- **Extract**
Ugh. This will be even an extension of our discussion in your Picard rewatch thread about swearing in Star Trek, but I found the "formal" dialogue of the BermaTrek era to be wooden and unengaging. After 24 seasons over 17 years the dialogue just started to sound artificial, especially compared to other "future" set shows. I agree with one poster here, and I wish I could remember who so I could give them credit, who said the characters in the BermaTrek era sounded like they "had sticks stuck so far up their asses they could be legally classified as plant life."
You'll note that I said "17 years" and "24 seasons". That's because in the first season of TNG, the stuffiness of the characters were still punctuated by an occasional bit of actual human dialogue. As I mentioned in the other thread, Gene Roddenberry had Picard stealth swearing in season 1, and this right here is hands down my absolute favorite Geordi moment in the entire franchise, also from season 1...
... because he sounded like a real, distinct and unique person among the crew. My head canon is that this really is who Geordi is and always was deep down, but getting promoted to chief engineer on the flagship with Captain Stuffyface led him to adopt a more formal veneer at work. When he's giving these briefings to the Captain and the senior staff in the Ready Room, outwardly he's Joe Professional. Inwardly, he's no different than Tilly, thinking to himself, "this is so f*cking cool."
So, yeah, I applaud the efforts to make the dialogue sound a little more realistic in the newer material. I want the characters to sound real, not like characters in a badly adapted Shakespearean play. If you were to say Gene Roddenberry never included dated and modern dialogue in TOS, I would say, "In a pig's eye" and "I bet you credits to Navy beans that you're wrong".
I'd go further beyond just that moment. Geordi in S1 was basically the wisecracking helmsman. That was his archetype before he had to become a department head. A proto-Tom Paris making snarky remarks every now and then. One episode even begins with him trying to tell Data a lame sex joke. Then they decided to make him the nerd that didn't know how to talk to girls.

- **Source information**
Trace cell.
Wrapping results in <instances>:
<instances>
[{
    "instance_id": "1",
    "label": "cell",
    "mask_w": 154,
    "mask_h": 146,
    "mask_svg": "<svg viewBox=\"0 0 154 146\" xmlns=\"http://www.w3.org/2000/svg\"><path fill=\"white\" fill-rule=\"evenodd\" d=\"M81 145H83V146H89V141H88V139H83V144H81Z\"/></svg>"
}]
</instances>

- **How to complete this task**
In the post on Star Trek dialogue, what was Geordi's archetype in season 1 of TNG before he became a department head? The listing isn't needed here.

- **Answer section**
The wisecracking helmsman.